Weather forecasting, cloud movement prediction and gaseous contaminations distribution from a localized source are most commonly acquired using satellite data. In existing approaches, the spatial resolutions of the acquired data are of the orders of tens of miles and data localization on a map grid can be shifted from the real geographical locations. Complex models commonly take the high spatial resolution satellite data and combine it with first principle modeling to achieve a local prediction. Based on physical models the weather, solar radiation or contamination is estimated and predicted locally and projected over the long term.

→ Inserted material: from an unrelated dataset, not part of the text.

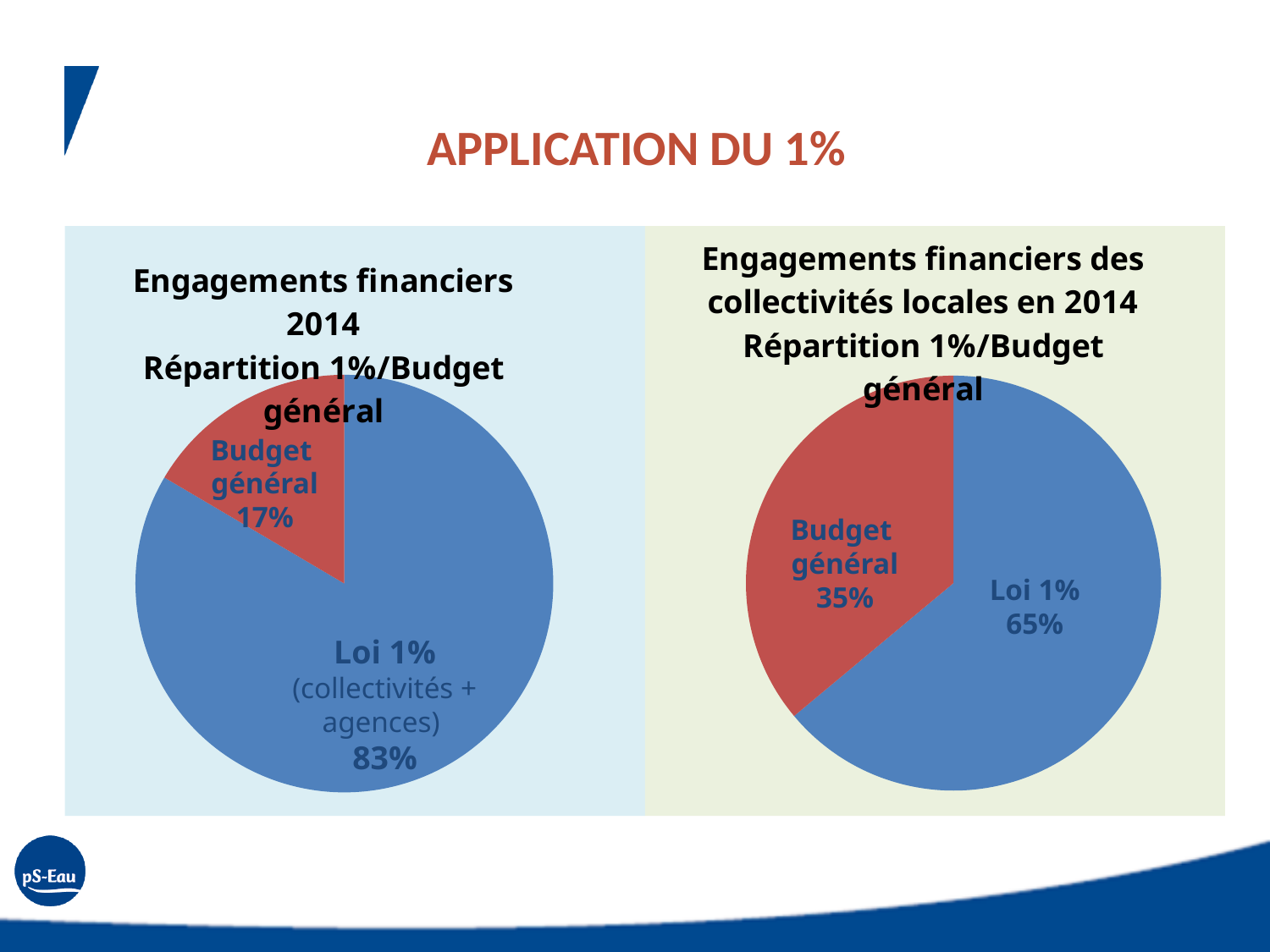
In the left chart, what is the difference in percentage points between Loi 1% and Budget général? 66 percentage points In the left chart (Engagements financiers 2014), what share does Budget général have? 17% In the left chart (Engagements financiers 2014), what share does Loi 1% (collectivités + agences) have? 83% In the left chart, which slice is the largest? Loi 1% (collectivités + agences) What type of chart is used on the left side of the slide? Pie chart In the right chart (Engagements financiers des collectivités locales en 2014), what share does Budget général have? 35% What colour is the Budget général slice in both charts? Red In the right chart, which slice is the smallest? Budget général How many slices does the right chart have? 2 In the right chart, what is the difference in percentage points between Loi 1% and Budget général? 30 percentage points Is the Budget général share larger in the left chart or in the right chart? Right chart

Satellite based models may work on the time scales of hours up to days but would be highly inaccurate for prediction on short term time scale such as minutes. In such cases, local measurements and predictive models are developed for attempted accuracy of short term predictions. Multiple forecasting methods have to be employed to extend the prediction from seconds up to days. The forecasts rely on different information and the degree of physical information that is embedded in such a model changes from one method to another. Forecasting at a timescale, from seconds up to days in advance, the long term (satellite) and short term (local sensors) measurement and prediction has to be combined. To bridge the gap between different data sets and establish a smooth transition from prediction based on different data sets requires physical models to establish the coupling parameters between the two observational models.
Distributed sensor networks are commonly encountered today on large scale geographical areas, such as, for example, solar panels mounted nearby roads and highways systems used for monitoring traffic, solar panels on the roofs of houses that are distributed over large geographical areas, air quality measurement by government agencies that monitor sets of parameters in many cities across the world, satellite based observations or mobile sensor networks such as sensors that are integrated in cars or cell phones such as light sensors for turning on headlights at dusk or locations based on global positioning system (GPS) signals.
Local sensors that can be employed for short term forecasting include, for example, sky cameras to observe cloud movement, pyronometers to measure solar radiation, and corrosion sensors to predict the gaseous contamination of the atmosphere.